Assigned task: Identify the line that contains "United States, site" in the material. Output it and every line after it, unchanged, through the end.

Recorded data:
== Segment start ==
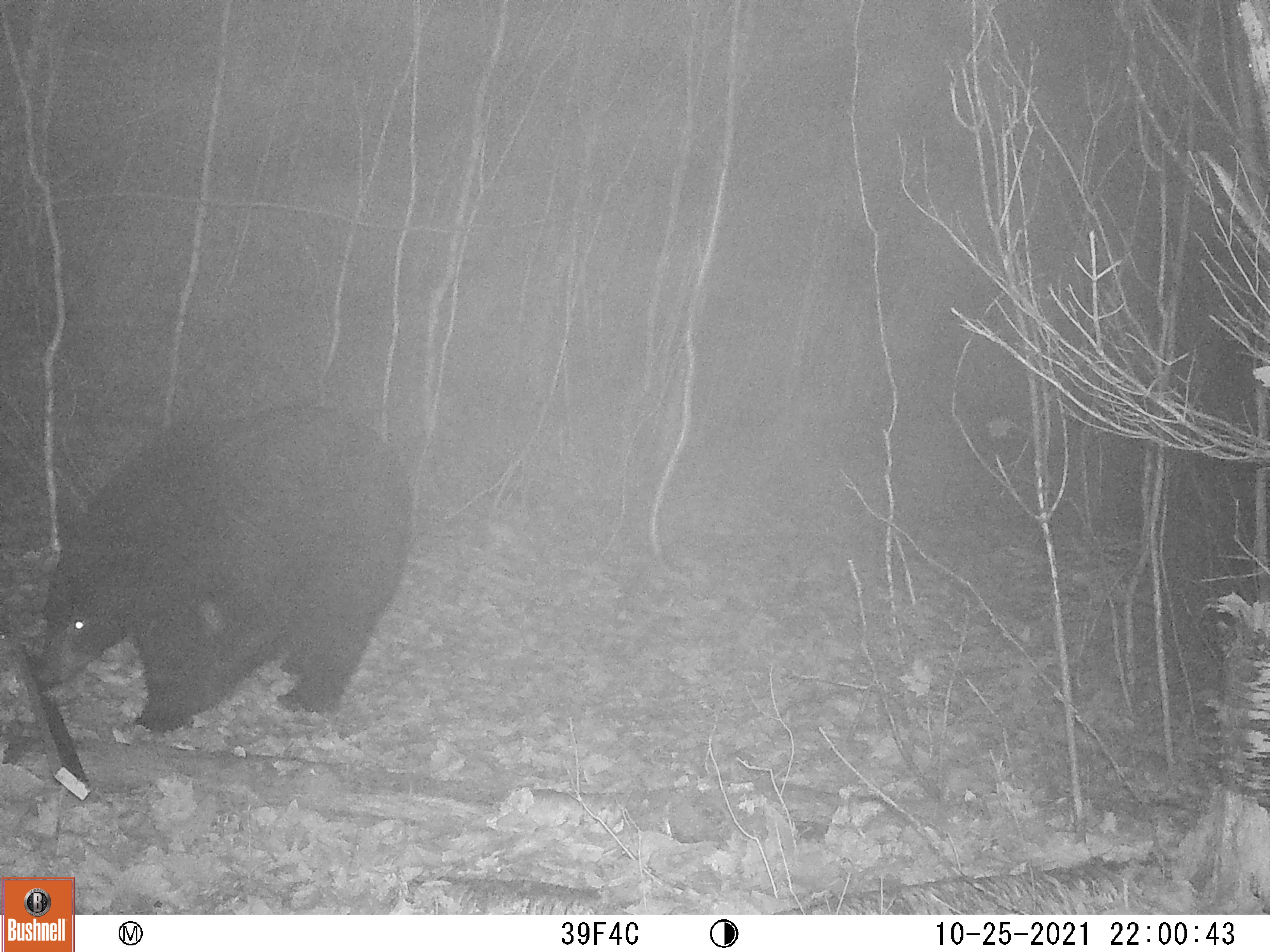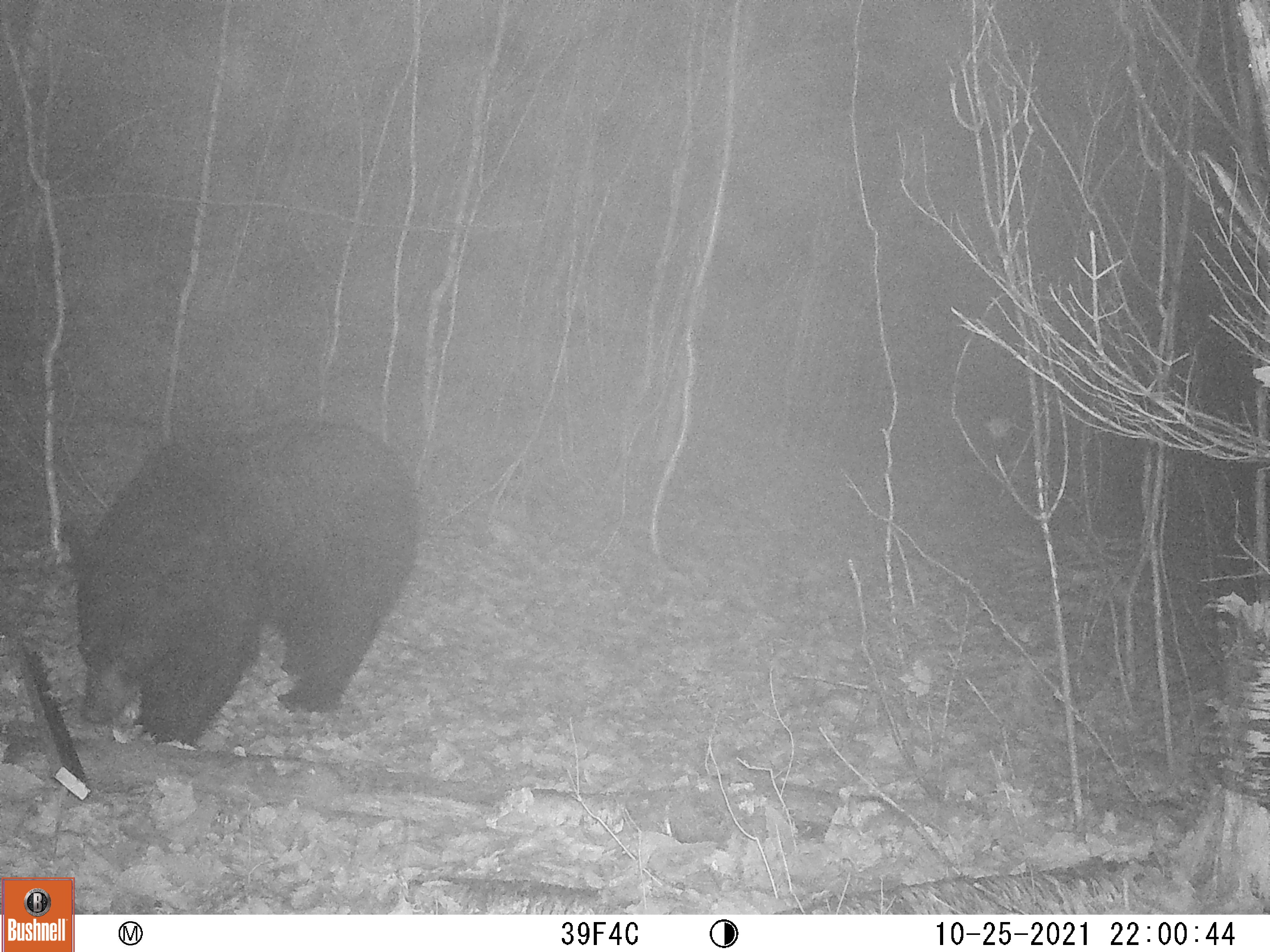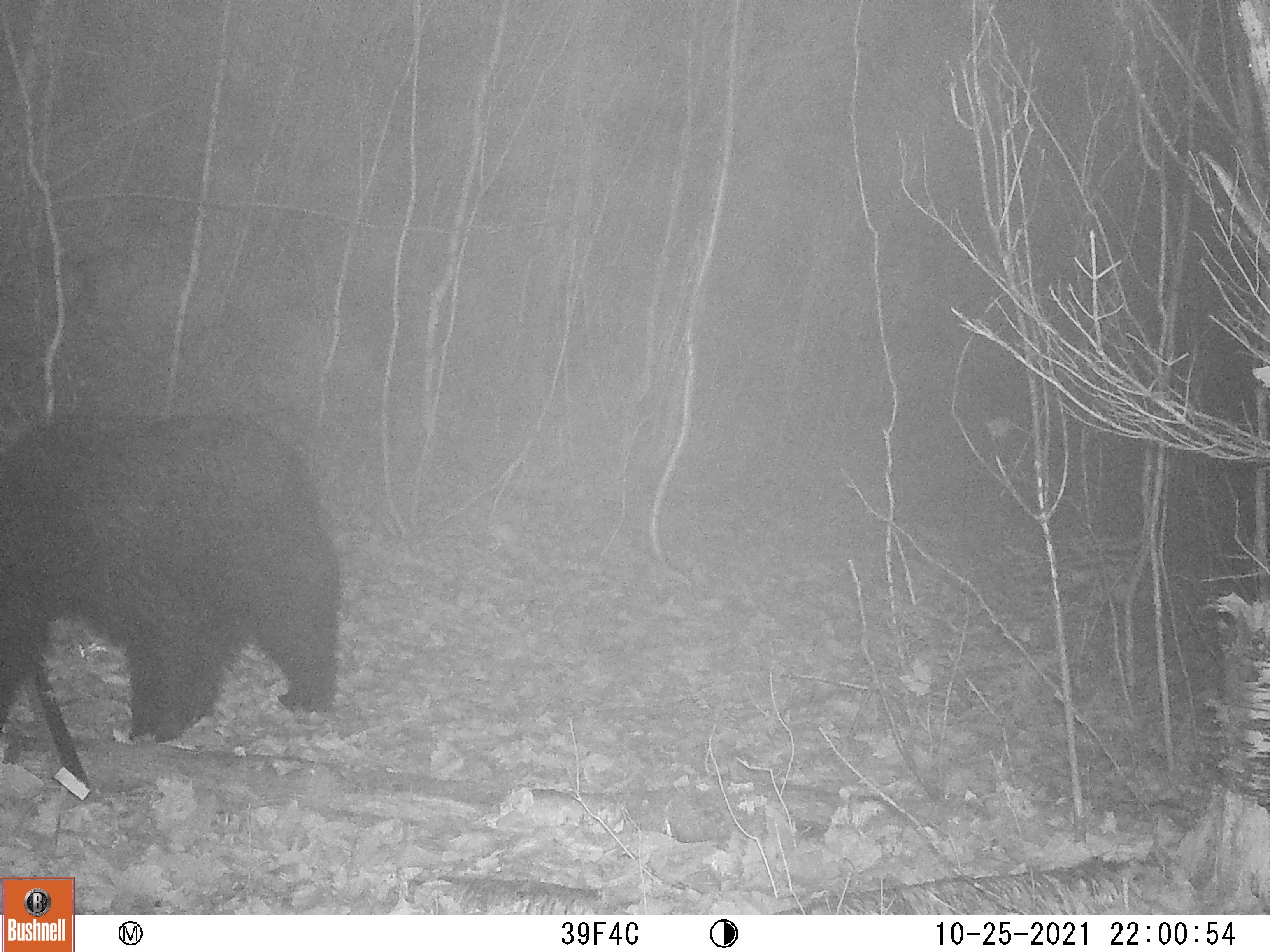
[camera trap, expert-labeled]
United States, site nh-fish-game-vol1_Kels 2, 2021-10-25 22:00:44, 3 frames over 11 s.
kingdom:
== Segment end ==
Response to the exercise:
United States, site nh-fish-game-vol1_Kels 2, 2021-10-25 22:00:44, 3 frames over 11 s.
kingdom:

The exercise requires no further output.